26/01 Wettbewerbsrecht;

Norm

UWG 1984 §33a Abs1;

Betreff

Der Verwaltungsgerichtshof hat durch den Vorsitzenden Vizepräsident Dr. W. Pesendorfer und die Hofräte Dr. Blaschek und Dr. Baur als Richter, im Beisein des Schriftführers Dr. Martschin, über die Beschwerde des Ing. HJ in M, vertreten durch Dr. C, Rechtsanwalt in W, gegen den Bescheid des unabhängigen Verwaltungssenates in Tirol vom 2. Juli 1998 in der Fassung des Berichtigungsbescheides vom 2. Dezember 1998, Zl. 1997/2/62, wegen Übertretung des Bundesgesetzes gegen den unlauteren Wettbewerb 1984, BGBl. Nr. 448, in der Fassung des Bundesgesetzes BGBl. Nr. 147/1992 (in der Folge kurz: UWG), zu Recht erkannt:

Spruch

Die Beschwerde wird als unbegründet abgewiesen.

Der Beschwerdeführer hat dem Bund Aufwendungen in der Höhe von S 4.565,-- binnen zwei Wochen bei sonstiger Exekution zu ersetzen.

Begründung

Mit dem im Instanzenzug ergangenen angefochtenen Bescheid der belangten Behörde wurde der Beschwerdeführer für schuldig erkannt, er habe als handelsrechtlicher Geschäftsführer und damit zur Vertretung nach außen berufenes Organ der (gemäß dem Beschluss der belangten Behörde vom 2. Dezember 1998 hinsichtlich des Firmenwortlautes berichtigten) "Firma F & Co Gesellschaft m.b.H."

(Gespeicherte Einträge)

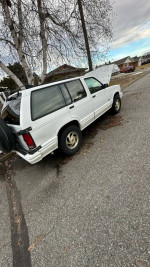 1993 Oldsmobile Bravada 138,000 mi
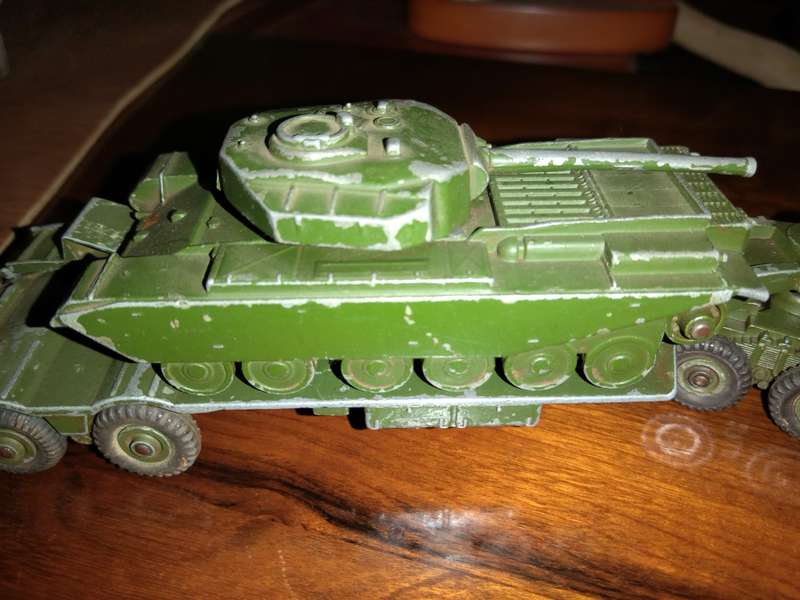 Dinky Toys ARMY COLLECTION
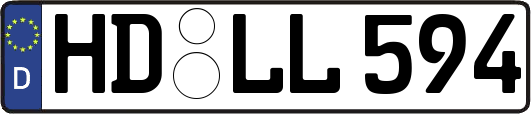 HD-LL594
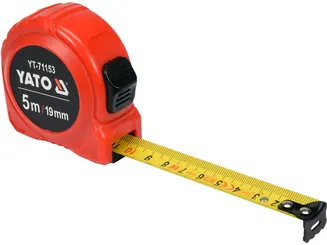 Yato Miarka zwijana 5m YT-71153 - 2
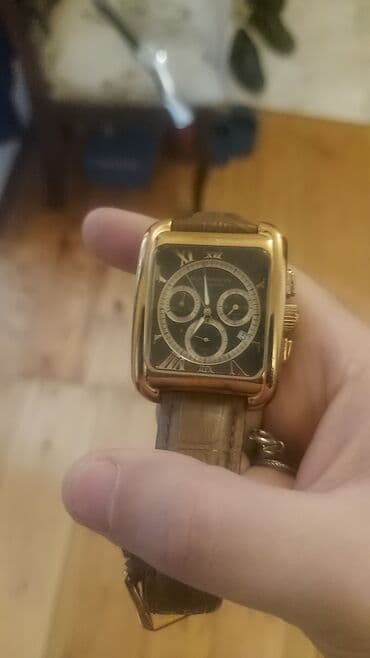 Qol saatı, Romanson, rəng - Qızılı lalafo.az -da Qol saatı, Romanson, rəng - Qızılı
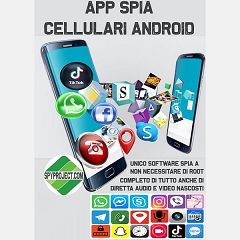 Software spia cellulari Android full Art.448-30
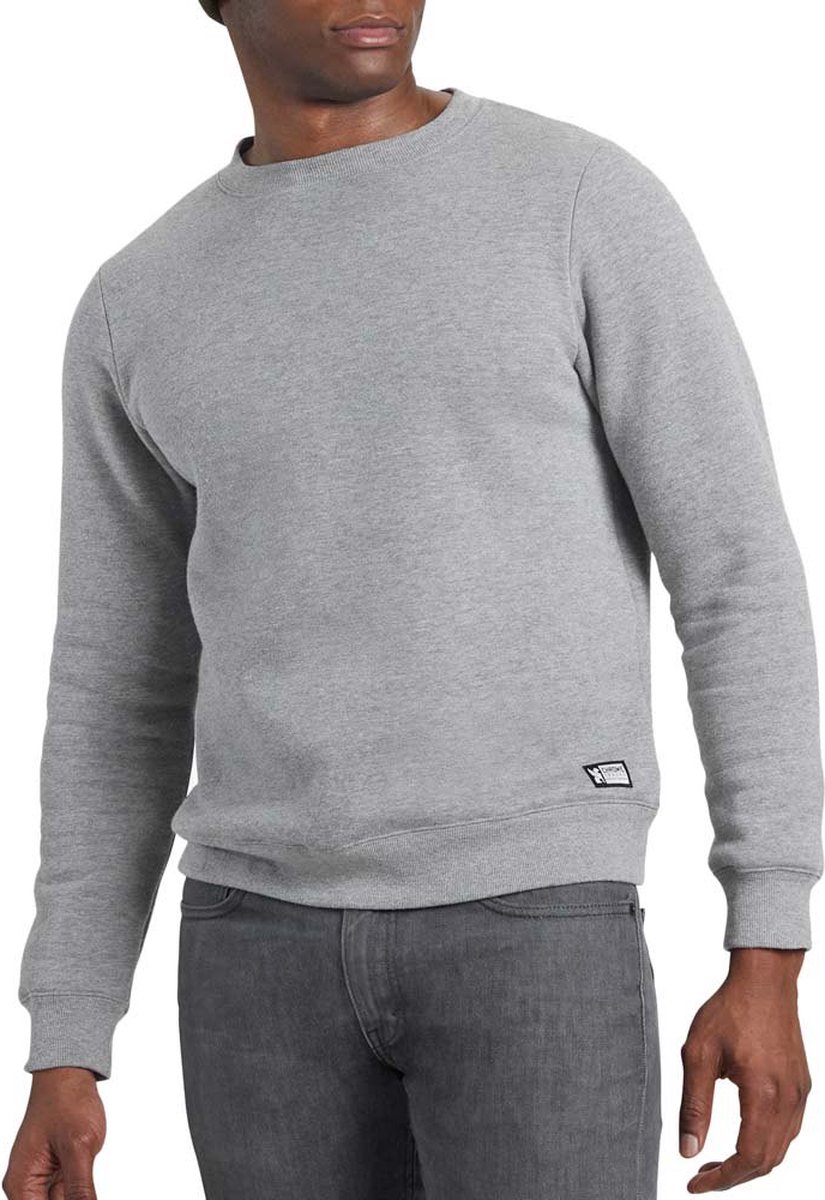 Chrome Issued Sweatshirt Grijs S Man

◆ **Zu erledigende Arbeit**: Setze bitte die Entscheidung des Verwaltungsgerichtshofs zum Wettbewerbsrecht über ihr bisheriges Ende hinaus fort.

◆ **Ausgabe**:
mit Sitz in M zu verantworten, dass dieses Unternehmen durch Einschaltung einer Anzeige im Osttiroler Boten am 27. Februar 1997 für die weitere Betriebsstätte im Standort N, einen bewilligungspflichtigen Ausverkauf angekündigt habe, obwohl die Gesellschaft nicht im Besitz einer Bewilligung der nach dem Standort des Ausverkaufes zuständigen Bezirksverwaltungsbehörde gewesen sei.

Die inkriminierte Ankündigung habe wie folgt gelautet:

"Ehemaliger Konsum-Lieferant verkauft alle Orientteppiche tief reduziert Orientteppiche gehen zu ehemaligen KONSUM-Einkaufspreisen weg

Zig-tausende Teppiche, darunter Designerteppiche minus 80 % feinste Perser bis hin zum billigsten Handwebteppich zu Preisen wie sie früher an den KONSUM verkauft wurden. Österreichs größter Orientteppichgroßhändler blieb auf insgesamt mehr als 40.000 Stück Teppichen sitzen.

Die Geschäftsleitung hat sich in dieser Situation entschlossen, den Preisvorteil nicht an andere Handelshäuser weiterzuleiten, sondern direkt an den Letztverbraucher. Der österreichische Orientteppichhandel wurde dadurch sehr stark durchgerüttelt und viele Teppichhändler mussten sehr starke Umsatzeinbußen hinnehmen.

Der Grund sind die extrem günstigen Preise bei den Verkaufsstellen des größten österreichischen Orientteppichgroßhändlers. Um die riesige Menge an Teppichen an den Mann zu bringen, versucht man nun, in diverse Bundesländer auszuweichen.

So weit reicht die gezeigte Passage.